I was in a good mood myself that afternoon, and up for some fun, so I needed no convincing. What I found at that home that night was far more than I bargained for. In fact, it would change my life.
*Hortensia Laguda Hodel Starke in the early 1960s obtained a divorce from Father through papal dispensation, remarried, and in the 1980s would be elected to the Philippine Congress, representing the people of Negros Occidental (in the southern Philippines), where she owned and operated a 450-acre sugar plantation.
10
Kiyo
I have very few memories of what went on at the party in the Hollywood Hills that afternoon, because whoever I met and whatever I saw was erased by the presence of Amilda Kiyoko Tachibana Mclntyre, known to her friends as Kiyo. Kiyo was a beautiful Eurasian. With her round face, onyx eyes, and straight jet-black hair that flowed like a waterfall to just below her tight buttocks, she was irresistible magic to a sailor newly home on leave.

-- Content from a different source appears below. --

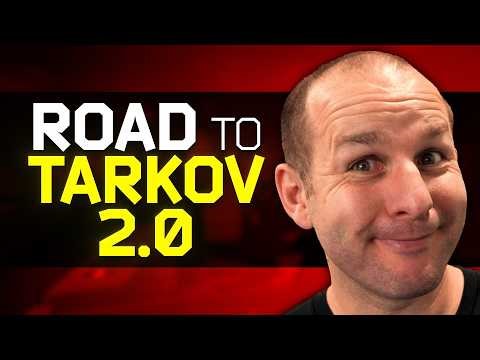 TarkovTV FULL SUMMARY - Escape From Tarkov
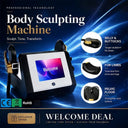 Emsnova Hiemt Body Sculpt - Boosts Muscle Tone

Kiyo had been a singer and a dancer and had performed in several feature films. She also taught piano and, in the years before the dawning of the Age of Aquarius, was an astrologer to many entertainers and other show-business personalities. She was thirty, sophisticated, smart, eloquent, and she knew from the moment I walked through her front door and our eyes met that I was a goner. We engaged in small talk as she deftly fended off the attentions of other guests. Then, as the afternoon wore on and guests began to leave, we found ourselves touching one another and finding excuses to cross one another's paths in parts of her house where no one else would disturb us. Maybe there were others looking at us, but it seemed as if Kiyo and I had been transported to a world of our own. My mother left the party, but I remained behind, transfixed by Kiyo's beauty and apparent interest in me and determined to find out more about her. She was the most enchanting person I had ever met.